Raoul poussa un éclat de rire sinistre, qui donna le frisson à Montalais.
— Vous me dites cela bien à votre aise, mademoiselle!... Épouse-t-on celle que l’on veut? Vous oubliez donc que le roi gardait déjà pour lui sa maîtresse, dont nous parlons.
— Écoutez, reprit la jeune femme en serrant les mains froides de Raoul dans les siennes, vous avez eu tous les torts; un homme de votre âge ne doit pas laisser seule une femme du sien.
— Il n’y a plus de foi au monde, alors, dit Raoul.
— Non, vicomte, répliqua tranquillement Montalais. Cependant je dois vous dire que si, au lieu d’aimer froidement et philosophiquement Louise, vous l’eussiez éveillée à l’amour...

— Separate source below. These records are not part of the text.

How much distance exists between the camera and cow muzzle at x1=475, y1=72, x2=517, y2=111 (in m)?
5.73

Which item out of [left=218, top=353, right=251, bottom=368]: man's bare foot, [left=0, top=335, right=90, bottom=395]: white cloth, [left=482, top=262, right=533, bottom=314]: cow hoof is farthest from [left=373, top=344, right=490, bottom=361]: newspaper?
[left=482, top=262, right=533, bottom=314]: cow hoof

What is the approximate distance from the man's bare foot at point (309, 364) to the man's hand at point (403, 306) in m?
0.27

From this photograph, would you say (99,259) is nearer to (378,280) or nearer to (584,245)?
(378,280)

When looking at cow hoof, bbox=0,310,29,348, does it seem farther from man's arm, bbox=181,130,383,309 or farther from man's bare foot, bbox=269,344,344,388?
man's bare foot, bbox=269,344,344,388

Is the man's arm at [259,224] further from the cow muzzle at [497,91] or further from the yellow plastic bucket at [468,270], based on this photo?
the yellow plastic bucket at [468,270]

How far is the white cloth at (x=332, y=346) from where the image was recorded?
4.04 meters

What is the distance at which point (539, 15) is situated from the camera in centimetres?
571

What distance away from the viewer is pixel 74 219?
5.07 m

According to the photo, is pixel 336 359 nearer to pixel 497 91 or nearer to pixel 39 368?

— Assez, je vous prie, mademoiselle, dit Raoul. Je sens que vous êtes toutes et tous d’un autre siècle que moi. Vous savez rire et vous raillez agréablement. Moi, j’aimais Mlle de...
Raoul ne put prononcer son nom.
— Je l’aimais; eh bien! je croyais en elle; aujourd’hui, j’en suis quitte pour ne plus l’aimer.
— Oh! vicomte! dit Montalais en lui montrant un miroir.
— Je sais ce que vous voulez dire, mademoiselle; je suis bien changé, n’est-ce pas? Eh bien! savez-vous pour quelle raison? C’est que mon visage à moi est le miroir de mon cœur: le dedans a changé comme le dehors.